[YOUR INSTRUCTIONS]: Reproduce all of the data exactly.

--- PROVIDED INFORMATION ---

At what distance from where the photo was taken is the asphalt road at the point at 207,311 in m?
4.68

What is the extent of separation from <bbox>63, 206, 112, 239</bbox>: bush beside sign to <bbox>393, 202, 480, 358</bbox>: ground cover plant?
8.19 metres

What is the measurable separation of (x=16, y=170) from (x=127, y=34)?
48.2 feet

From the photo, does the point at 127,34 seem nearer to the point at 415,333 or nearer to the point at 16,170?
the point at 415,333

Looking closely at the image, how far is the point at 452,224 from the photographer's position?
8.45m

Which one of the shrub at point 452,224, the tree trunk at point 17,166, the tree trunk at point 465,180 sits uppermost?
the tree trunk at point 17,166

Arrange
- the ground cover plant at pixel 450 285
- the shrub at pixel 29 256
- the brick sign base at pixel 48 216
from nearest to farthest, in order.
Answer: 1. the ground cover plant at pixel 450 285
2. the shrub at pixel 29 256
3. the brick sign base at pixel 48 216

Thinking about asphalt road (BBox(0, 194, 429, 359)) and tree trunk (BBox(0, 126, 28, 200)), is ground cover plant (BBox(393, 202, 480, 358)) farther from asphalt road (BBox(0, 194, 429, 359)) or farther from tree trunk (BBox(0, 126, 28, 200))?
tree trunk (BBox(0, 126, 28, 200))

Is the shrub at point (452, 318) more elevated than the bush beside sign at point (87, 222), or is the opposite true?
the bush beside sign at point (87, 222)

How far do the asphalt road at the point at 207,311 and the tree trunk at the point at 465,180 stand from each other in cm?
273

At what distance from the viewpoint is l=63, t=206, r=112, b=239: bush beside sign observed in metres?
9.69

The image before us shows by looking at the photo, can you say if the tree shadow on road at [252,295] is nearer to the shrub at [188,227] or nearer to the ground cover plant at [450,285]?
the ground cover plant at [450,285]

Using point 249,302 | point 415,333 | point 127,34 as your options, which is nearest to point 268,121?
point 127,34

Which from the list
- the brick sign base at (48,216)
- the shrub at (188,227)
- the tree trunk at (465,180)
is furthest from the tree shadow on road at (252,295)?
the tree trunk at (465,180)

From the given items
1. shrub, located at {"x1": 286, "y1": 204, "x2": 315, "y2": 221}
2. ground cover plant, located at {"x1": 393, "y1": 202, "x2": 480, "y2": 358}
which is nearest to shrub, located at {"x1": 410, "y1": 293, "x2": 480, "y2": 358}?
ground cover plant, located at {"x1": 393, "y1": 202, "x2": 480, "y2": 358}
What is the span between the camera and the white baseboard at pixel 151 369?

---

[RESULT OF THIS TASK]:
At what distance from where the photo was taken is the asphalt road at the point at 207,311 in m?
4.68

What is the extent of separation from <bbox>63, 206, 112, 239</bbox>: bush beside sign to <bbox>393, 202, 480, 358</bbox>: ground cover plant?
8.19 metres

What is the measurable separation of (x=16, y=170) from (x=127, y=34)?
48.2 feet

From the photo, does the point at 127,34 seem nearer to the point at 415,333 or nearer to the point at 16,170?
the point at 415,333

Looking closely at the image, how far is the point at 452,224 from the photographer's position?
8.45m

Which one of the shrub at point 452,224, the tree trunk at point 17,166, the tree trunk at point 465,180 sits uppermost?
the tree trunk at point 17,166

Arrange
- the ground cover plant at pixel 450 285
- the shrub at pixel 29 256
- the brick sign base at pixel 48 216
from nearest to farthest, in order.
Answer: 1. the ground cover plant at pixel 450 285
2. the shrub at pixel 29 256
3. the brick sign base at pixel 48 216

Thinking about asphalt road (BBox(0, 194, 429, 359)) and tree trunk (BBox(0, 126, 28, 200)), is ground cover plant (BBox(393, 202, 480, 358)) farther from asphalt road (BBox(0, 194, 429, 359)) or farther from tree trunk (BBox(0, 126, 28, 200))?
tree trunk (BBox(0, 126, 28, 200))

Is the shrub at point (452, 318) more elevated than the bush beside sign at point (87, 222), or is the opposite true?
the bush beside sign at point (87, 222)

How far do the asphalt road at the point at 207,311 and the tree trunk at the point at 465,180 stand from each other in cm?
273

At what distance from the viewpoint is l=63, t=206, r=112, b=239: bush beside sign observed in metres?
9.69

The image before us shows by looking at the photo, can you say if the tree shadow on road at [252,295] is nearer to the shrub at [188,227] or nearer to the ground cover plant at [450,285]?
the ground cover plant at [450,285]

Using point 249,302 | point 415,333 | point 127,34 as your options, which is nearest to point 268,121?
point 127,34

Which from the list
- the brick sign base at (48,216)
- the shrub at (188,227)
- the tree trunk at (465,180)
is furthest from the tree shadow on road at (252,295)?
the tree trunk at (465,180)

From the given items
1. shrub, located at {"x1": 286, "y1": 204, "x2": 315, "y2": 221}
2. ground cover plant, located at {"x1": 393, "y1": 202, "x2": 480, "y2": 358}
which is nearest to shrub, located at {"x1": 410, "y1": 293, "x2": 480, "y2": 358}?
ground cover plant, located at {"x1": 393, "y1": 202, "x2": 480, "y2": 358}
What is the span between the camera and the white baseboard at pixel 151 369?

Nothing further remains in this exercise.